__The exercise__.
Give every line of the rows below as a Markdown table with the columns No. and Line, numbering the lines in order and skipping blank ones. Leave the pictures out of the table.

===== Material supplied =====

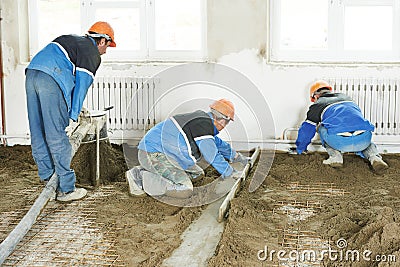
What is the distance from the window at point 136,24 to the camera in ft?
21.4

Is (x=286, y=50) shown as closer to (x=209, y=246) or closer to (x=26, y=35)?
(x=26, y=35)

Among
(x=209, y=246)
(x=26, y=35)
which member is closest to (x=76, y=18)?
(x=26, y=35)

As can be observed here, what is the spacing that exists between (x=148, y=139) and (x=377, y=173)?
6.88 ft

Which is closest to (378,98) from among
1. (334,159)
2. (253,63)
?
(334,159)

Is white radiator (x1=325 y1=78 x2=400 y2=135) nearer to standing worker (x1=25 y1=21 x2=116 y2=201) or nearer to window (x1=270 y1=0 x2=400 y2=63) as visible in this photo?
Answer: window (x1=270 y1=0 x2=400 y2=63)

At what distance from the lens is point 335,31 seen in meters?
6.30

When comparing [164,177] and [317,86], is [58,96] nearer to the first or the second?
[164,177]

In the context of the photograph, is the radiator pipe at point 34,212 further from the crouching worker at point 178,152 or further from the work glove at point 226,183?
the work glove at point 226,183

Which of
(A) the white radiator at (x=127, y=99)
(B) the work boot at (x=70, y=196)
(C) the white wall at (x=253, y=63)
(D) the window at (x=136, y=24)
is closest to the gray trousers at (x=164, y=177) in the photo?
(B) the work boot at (x=70, y=196)

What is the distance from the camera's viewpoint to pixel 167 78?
6.47m

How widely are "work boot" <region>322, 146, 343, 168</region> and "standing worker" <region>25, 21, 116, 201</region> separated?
231 centimetres

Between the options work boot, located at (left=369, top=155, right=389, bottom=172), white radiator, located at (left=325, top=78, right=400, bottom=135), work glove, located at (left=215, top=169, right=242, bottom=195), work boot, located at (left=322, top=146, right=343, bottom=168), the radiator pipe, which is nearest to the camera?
the radiator pipe

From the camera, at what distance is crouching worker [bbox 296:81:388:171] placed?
5.34m

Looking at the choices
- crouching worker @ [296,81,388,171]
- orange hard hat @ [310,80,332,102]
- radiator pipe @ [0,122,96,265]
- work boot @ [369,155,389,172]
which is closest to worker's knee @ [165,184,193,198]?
radiator pipe @ [0,122,96,265]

=====

__Exercise output__.
| No. | Line |
|---|---|
| 1 | What is the distance from the window at point 136,24 to the camera in ft? |
| 2 | 21.4 |
| 3 | Is (x=286, y=50) shown as closer to (x=209, y=246) or closer to (x=26, y=35)? |
| 4 | (x=26, y=35) |
| 5 | Among |
| 6 | (x=209, y=246) |
| 7 | (x=26, y=35) |
| 8 | which member is closest to (x=76, y=18)? |
| 9 | (x=26, y=35) |
| 10 | As can be observed here, what is the spacing that exists between (x=148, y=139) and (x=377, y=173)? |
| 11 | 6.88 ft |
| 12 | Which is closest to (378,98) from among |
| 13 | 1. (334,159) |
| 14 | 2. (253,63) |
| 15 | ? |
| 16 | (334,159) |
| 17 | Is white radiator (x1=325 y1=78 x2=400 y2=135) nearer to standing worker (x1=25 y1=21 x2=116 y2=201) or nearer to window (x1=270 y1=0 x2=400 y2=63) as visible in this photo? |
| 18 | Answer: window (x1=270 y1=0 x2=400 y2=63) |
| 19 | At what distance from the lens is point 335,31 seen in meters? |
| 20 | 6.30 |
| 21 | When comparing [164,177] and [317,86], is [58,96] nearer to the first or the second? |
| 22 | [164,177] |
| 23 | In the context of the photograph, is the radiator pipe at point 34,212 further from the crouching worker at point 178,152 or further from the work glove at point 226,183? |
| 24 | the work glove at point 226,183 |
| 25 | Which of |
| 26 | (A) the white radiator at (x=127, y=99) |
| 27 | (B) the work boot at (x=70, y=196) |
| 28 | (C) the white wall at (x=253, y=63) |
| 29 | (D) the window at (x=136, y=24) |
| 30 | is closest to the gray trousers at (x=164, y=177) in the photo? |
| 31 | (B) the work boot at (x=70, y=196) |
| 32 | What is the distance from the camera's viewpoint to pixel 167 78? |
| 33 | 6.47m |
| 34 | How widely are "work boot" <region>322, 146, 343, 168</region> and "standing worker" <region>25, 21, 116, 201</region> separated? |
| 35 | 231 centimetres |
| 36 | Between the options work boot, located at (left=369, top=155, right=389, bottom=172), white radiator, located at (left=325, top=78, right=400, bottom=135), work glove, located at (left=215, top=169, right=242, bottom=195), work boot, located at (left=322, top=146, right=343, bottom=168), the radiator pipe, which is nearest to the camera? |
| 37 | the radiator pipe |
| 38 | From the camera, at what distance is crouching worker [bbox 296:81:388:171] placed? |
| 39 | 5.34m |
| 40 | Looking at the choices |
| 41 | - crouching worker @ [296,81,388,171] |
| 42 | - orange hard hat @ [310,80,332,102] |
| 43 | - radiator pipe @ [0,122,96,265] |
| 44 | - work boot @ [369,155,389,172] |
| 45 | which is closest to worker's knee @ [165,184,193,198]? |
| 46 | radiator pipe @ [0,122,96,265] |